David Renard, housing spokesman for the Local Government Association (LGA), said: “We are pleased the committee backs our call for tens of thousands of social homes to be built every year, and for this to be supported by an increase in funding for councils, and reform to right to buy.

“We also very much support the committee in asking that the government works with the LGA to ensure right to buy does not lead to a reduction in social housing.

“Housing must be a central part of the national recovery from coronavirus. Now is the time for a genuine renaissance in council housebuilding that reduces homelessness, gets rough sleepers off the streets for good, supports people’s wellbeing and is climate-friendly.”
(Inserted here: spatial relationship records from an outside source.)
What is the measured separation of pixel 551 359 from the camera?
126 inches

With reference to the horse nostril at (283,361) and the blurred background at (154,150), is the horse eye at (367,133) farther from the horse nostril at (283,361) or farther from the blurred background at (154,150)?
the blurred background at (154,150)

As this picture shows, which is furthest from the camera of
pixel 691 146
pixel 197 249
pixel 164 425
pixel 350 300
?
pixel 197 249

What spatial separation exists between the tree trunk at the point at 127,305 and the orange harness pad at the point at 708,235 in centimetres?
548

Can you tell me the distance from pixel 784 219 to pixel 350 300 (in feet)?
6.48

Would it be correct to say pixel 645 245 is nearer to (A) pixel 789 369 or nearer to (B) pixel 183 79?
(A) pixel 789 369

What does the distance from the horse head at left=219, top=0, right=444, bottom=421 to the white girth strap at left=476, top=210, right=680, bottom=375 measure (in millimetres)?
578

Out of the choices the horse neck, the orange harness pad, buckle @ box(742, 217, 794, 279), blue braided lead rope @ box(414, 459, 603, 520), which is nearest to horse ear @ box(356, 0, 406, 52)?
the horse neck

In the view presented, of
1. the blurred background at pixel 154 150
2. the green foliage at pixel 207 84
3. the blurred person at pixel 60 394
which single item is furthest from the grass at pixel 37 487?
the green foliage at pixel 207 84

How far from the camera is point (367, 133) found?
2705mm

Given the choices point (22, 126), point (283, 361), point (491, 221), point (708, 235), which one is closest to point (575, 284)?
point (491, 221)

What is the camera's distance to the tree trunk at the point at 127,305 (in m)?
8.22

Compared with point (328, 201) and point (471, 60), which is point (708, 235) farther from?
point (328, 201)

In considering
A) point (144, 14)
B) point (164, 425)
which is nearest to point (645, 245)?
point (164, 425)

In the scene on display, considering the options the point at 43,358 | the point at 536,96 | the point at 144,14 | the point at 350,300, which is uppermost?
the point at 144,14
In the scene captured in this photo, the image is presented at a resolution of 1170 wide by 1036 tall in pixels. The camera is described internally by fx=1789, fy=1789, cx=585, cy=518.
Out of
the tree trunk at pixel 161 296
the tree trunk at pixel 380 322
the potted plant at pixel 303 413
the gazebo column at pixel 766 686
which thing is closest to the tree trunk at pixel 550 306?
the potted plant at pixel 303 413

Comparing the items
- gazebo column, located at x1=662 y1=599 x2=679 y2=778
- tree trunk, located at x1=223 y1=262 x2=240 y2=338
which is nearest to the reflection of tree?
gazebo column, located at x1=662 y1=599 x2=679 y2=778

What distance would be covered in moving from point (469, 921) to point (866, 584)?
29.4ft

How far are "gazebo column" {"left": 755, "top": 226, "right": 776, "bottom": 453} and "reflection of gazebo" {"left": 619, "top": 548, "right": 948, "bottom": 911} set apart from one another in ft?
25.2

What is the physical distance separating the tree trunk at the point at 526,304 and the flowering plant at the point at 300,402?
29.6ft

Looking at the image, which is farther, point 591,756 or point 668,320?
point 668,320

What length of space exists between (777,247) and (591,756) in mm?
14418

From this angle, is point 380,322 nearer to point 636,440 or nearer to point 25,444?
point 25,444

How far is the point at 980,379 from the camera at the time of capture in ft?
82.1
Crispin Truman, chief executive of countryside charity CPRE, said: “It has never been more important to deliver better-quality and genuinely affordable homes for everyone and that needs to include rural communities. Not only are decent homes vital for our health and wellbeing, but affordable and socially rented homes make communities more resilient. Our recent analysis revealed a shocking 96 per cent of rural areas are unaffordable for care workers on private rents. Investing in genuinely affordable homes in rural areas will ensure more key workers can live in the areas they serve and services in those areas can recruit the key workers they need.  

“But the dismal building rates of good-quality social housing in rural areas is a scandal that has been ignored by the government for too long. We welcome the committee’s report and urge the government to make social houses for key workers a key part of the recovery from the coronavirus pandemic by ramping up building rates of well-designed, truly affordable and socially rented housing in rural areas as part of the levelling-up agenda. Only then will a fair recovery to the coronavirus pandemic in the countryside be in our sights.”


Building More Social Housing can be found on the UK Parliament website (pdf).